Past $2 trillion and still counting…
That was the message when the People’s Bank of China released data recently showing that the country’s foreign reserves had hit $2.13 trillion at the end of June.
The real figure is actually a bit higher. Another $300 billion or so has been filtered away from the reserves proper, into the state-owned banks or as seed money for Beijing’s sovereign wealth fund, the China Investment Corporation (CIC).
Still, a couple of trillion goes a long way. Enough to bid on all the land and property in New York City, Los Angeles and Boston, according to the calculations of Eswar Prasad and Isaac Sorkin at the Brookings Institution. Alternatively, it would have bought you three quarters of Nasdaq, or 25% of the S&P 500, as at the end of June.
China’s stock of foreign reserves is now the world’s largest, and more than double that of second-placed Japan. And there is little sign of a slower rate of growth. The pace seems unrelenting: $81 million an hour, $1.95 billion a day, and $13.7 billion a week in the most recent quarter.
Why have reserves continued to accumulate?
Primarily because China’s central bank does not want a rapid appreciation in the yuan.
In fact, most WiC readers will be familiar with the underlying story. In recent years, reserves have ballooned along with China’s widening trade surpluses. As the economy continues to earn more from its exports than it pays for its imports, Beijing has to buy dollars to hold down the value of its currency, in order to maintain export growth and job creation.
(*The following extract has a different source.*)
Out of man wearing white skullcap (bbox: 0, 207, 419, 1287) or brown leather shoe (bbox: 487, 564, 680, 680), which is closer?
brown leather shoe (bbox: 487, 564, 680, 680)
Prasad and Sorkin say that between 2000 and 2008, surging exports were behind almost three quarters of China’s reserve accumulation.
So it is all about the trade surplus?
There are other factors too. Foreign reserves can be held as a matter of policy: as a bulwark against currency and banking crises, for instance. But in the Chinese case, the other major booster is the surplus on the capital account – from situations in which more investment flows into China than capital flows out. This contributed to an 11% share of reserve build-up from 2004 and 2008.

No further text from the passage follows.